**Reading passage:**
------------------------------
Think of it as a set of “if-then” rules your sheet runs automatically:
- If the Due Date is in the past → highlight the row red
- If the Status column says “Complete” → turn the text green
- If Priority is “High” → bold the entire row
You set the conditions once. Smartsheet applies the formatting every time data matches those rules — in real time, automatically, across the entire sheet.
Studies show that teams using color-coded workflows report up to 38% faster task identification compared to plain-text lists. Conditional formatting is one of the easiest ways to build that visual system without any design work.
Why Conditional Formatting Matters (More Than You Think)
Most teams underestimate how much time gets wasted on manual status checks.
A manager spending just 10 minutes a day scanning rows for overdue tasks loses over 40 hours a year to something a conditional formatting rule could surface instantly.
Here’s what conditional formatting actually gives you:
- Instant status awareness — see what’s overdue, what’s done, and what’s at risk at a glance
- Error reduction — visual cues catch data inconsistencies before they become problems
- Better handoffs — anyone opening the sheet understands the status without a briefing
- Faster decisions — color-coded priorities mean less back-and-forth in meetings
Research from project management platforms consistently shows that teams with visual status systems complete projects 20% faster than those relying on text-only data. Conditional formatting is the simplest implementation of that visual system inside Smartsheet.
How to Add Conditional Formatting in Smartsheet (Step by Step)
Here’s the full process — whether you’re setting up your first rule or rebuilding your entire sheet.
Open the Conditional Formatting Panel
Start by opening the sheet you want to format.
In the toolbar at the top of the sheet, click Format in the main menu. From the dropdown, select Conditional Formatting. A panel will open on the right side of your screen. This is where all your rules live.
If you’re on the mobile app, tap the three-dot menu and look for Format → Conditional Formatting.
Add a New Rule
In the Conditional Formatting panel, click Add New Rule. A rule editor dialog box will open with three main sections:
- Apply to — which rows or columns the rule applies to
- When — the condition that triggers the formatting
- Format — what the formatting looks like when triggered
Walk through each section in order.
Define the Condition (the “When”)
This is the most important part. You’re telling Smartsheet exactly what to look for.
------------------------------
**Requests:**
1 – In the Smartsheet conditional formatting guide, where does the panel open after you select Conditional Formatting from the Format dropdown?
2 – Lay out the lines of the entry below as a JSON list of strings, one string per line, with blank lines left out.
------------------------------
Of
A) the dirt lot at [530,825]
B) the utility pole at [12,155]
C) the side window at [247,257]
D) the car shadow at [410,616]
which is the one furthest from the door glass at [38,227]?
------------------------------
**Solved tasks:**
1 – On the right side of your screen.

2 –
[
  "Of",
  "A) the dirt lot at [530,825]",
  "B) the utility pole at [12,155]",
  "C) the side window at [247,257]",
  "D) the car shadow at [410,616]",
  "which is the one furthest from the door glass at [38,227]?"
]